Overruling the defendant’s objection to the following question, is the basis of another assignment of error: “Q. You knew that when you were drinking that if you went to Boies’s you would start some sort of altercation with Boies, didn’t you?” This question was answered in the negative. Even if it be conceded that this question was improper, it is apparent that such error could not have prejudiced the defendant. A judgment will not be reversed for error committed in the admission of testimony, when it appears that such testimony did not prejudice the party against whom it was admitted.

It is urged that there was error in the refusal of the court to give defendant’s requested instruction on involuntary manslaughter. There is an absence in the record of any act of violence, or of an assault, or even the use of language provocative of ill temper, prior to the firing of the shot that killed Brunts, except only the acts and language of the defendant himself. There being an entire absence of evidence tending to establish involuntary manslaughter, there was no error in refusing to give the instruction tendered by the defendant. Seiwald v. People, 66 Colo. 332, 182 Pac. 20.

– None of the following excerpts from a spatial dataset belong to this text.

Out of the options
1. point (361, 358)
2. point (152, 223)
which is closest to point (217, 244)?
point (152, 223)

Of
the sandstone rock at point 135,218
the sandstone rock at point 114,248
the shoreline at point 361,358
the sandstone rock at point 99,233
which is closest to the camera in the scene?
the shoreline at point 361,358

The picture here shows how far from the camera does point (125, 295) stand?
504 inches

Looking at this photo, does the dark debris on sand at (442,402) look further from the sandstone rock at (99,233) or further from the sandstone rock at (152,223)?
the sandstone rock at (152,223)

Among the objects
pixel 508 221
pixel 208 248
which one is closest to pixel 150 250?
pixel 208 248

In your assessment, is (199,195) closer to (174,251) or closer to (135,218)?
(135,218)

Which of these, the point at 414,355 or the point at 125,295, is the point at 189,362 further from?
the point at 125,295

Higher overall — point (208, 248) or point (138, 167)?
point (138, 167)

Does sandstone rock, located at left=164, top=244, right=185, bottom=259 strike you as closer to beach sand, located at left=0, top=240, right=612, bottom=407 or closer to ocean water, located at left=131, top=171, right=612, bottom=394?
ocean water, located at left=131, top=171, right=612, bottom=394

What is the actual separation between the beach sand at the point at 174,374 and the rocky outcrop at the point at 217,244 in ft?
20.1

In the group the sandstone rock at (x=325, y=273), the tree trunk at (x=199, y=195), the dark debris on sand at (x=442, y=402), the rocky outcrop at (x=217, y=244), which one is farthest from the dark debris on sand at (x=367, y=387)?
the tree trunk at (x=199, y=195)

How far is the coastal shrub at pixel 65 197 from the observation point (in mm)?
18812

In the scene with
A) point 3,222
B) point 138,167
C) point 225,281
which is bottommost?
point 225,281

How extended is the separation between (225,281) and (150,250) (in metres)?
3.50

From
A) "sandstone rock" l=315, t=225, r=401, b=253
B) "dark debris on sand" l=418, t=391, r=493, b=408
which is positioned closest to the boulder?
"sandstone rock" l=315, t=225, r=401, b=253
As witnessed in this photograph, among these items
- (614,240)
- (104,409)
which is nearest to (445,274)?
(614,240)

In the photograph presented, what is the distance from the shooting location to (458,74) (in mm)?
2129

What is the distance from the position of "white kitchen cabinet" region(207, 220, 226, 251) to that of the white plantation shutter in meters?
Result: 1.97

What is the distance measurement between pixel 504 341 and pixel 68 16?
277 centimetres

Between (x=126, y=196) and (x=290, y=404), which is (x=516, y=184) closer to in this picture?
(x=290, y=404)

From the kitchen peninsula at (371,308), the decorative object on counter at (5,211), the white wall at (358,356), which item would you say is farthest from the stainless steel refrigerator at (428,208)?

It is further contended that the court erred in refusing a requested instruction that advised the jury “that in this case it is not sufficient to establish the defendant’s guilt that the facts and circumstances coincide with, account for, and therefore render probable the guilt of the defendant. They must exclude to a reasonable certainty every other reasonable hypothesis.” Wife think the court very properly refused the request, for the reason that a conviction of the defendant was not sought on circumstantial evidence alone. The conviction was had upon direct evidence. Four eye witnesses testified to the occurrence that took place in their immediate presence, which resulted in the death of the deceasd. The rule is that where there is direct evidence sufficient to convict, an instruction on circumstantial evidence is not necessary, and properly may be refused. 16 C. J. 1008; People v. Dougherty, 266 Ill. 420, 436, 107 N. E. 695; State v. Link, 87 Kan. 738, 125 Pac. 70; People v. Steinkraus, 244 Mo. 152, 148 S. W. 877.

We have given consideration to the entire record, including the assignments not argued, as well as those covered in the briefs of able and astute counsel, and from our review of the whole record we are convinced that the defendant has not been prejudiced in any substantial right, and we therefore conclude that the judgment of conviction ought to be affirmed.